Many political leaders have sprouted from pageants themselves, such as Sarah Palin who boasted about her beauty pageant experience to show more reasoning as to why she was fit for Vice Presidency (Hamlin). Donald Trump had owned the competition up until his 2016 presidency and now his political involvement has been forced into the pageant questionnaire (Leeman and Brice). The first question of the Q&A portion was on Trump’s biggest notion for America: immigration. Topics such as Kaepernick’s refusal to stand for the National Anthem and their opinions of the contestants on how they view political leaders, like Hillary Clinton and Donald Trump himself. Testing the contestants on their opinions of politicians who run the country and have also run the pageant can jeopardize their potential for winning, therefore; the focus of the questions should be more on how to fix national issues.

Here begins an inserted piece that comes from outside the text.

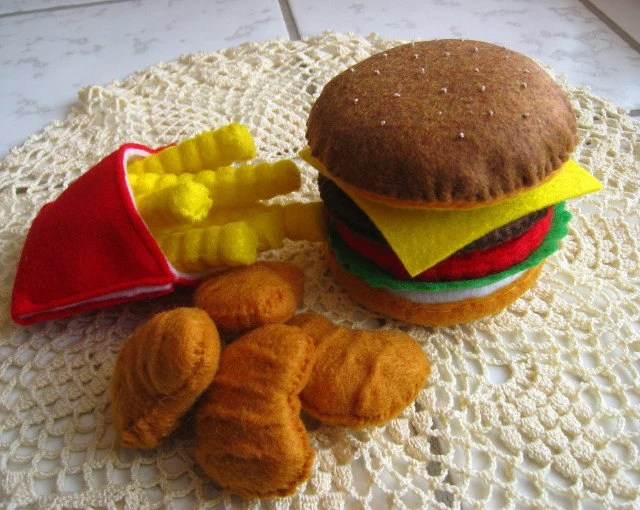 Felt Food Hamburger, french fries & chicken nuggets set eco friendly childrens pretend play food for toy kitchen - CreationByM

Other than changing the staffing of their pageants, Miss America has decided to rid of the swimsuit portion (Lauf) and has rebranded themselves as “Miss America 2.0”. They’ve replaced the swimsuit portion with an interaction session with the judges where the contestants highlight their life achievements and goals (Bennett). They’re also reconstructing the evening gown portion, so the women can dress however they feel a formal outfit should look (Friedman). Spokesman for the organization states, “The candidates won’t be judged on how they look in their attire, but on the self-confidence they exude and what they are saying.” (qtd. Friedman).

Seeing as the pageant history has been discriminatory from the beginning and still is today with recent behavior of its owners, it is safe to say they should be banned. Despite their efforts to change the categories of he pageants, the damage has already been done. These shows have forced young women to transform themselves into unnatural beings with ridiculous diets and plastic surgery, which is just affecting more women in the general population.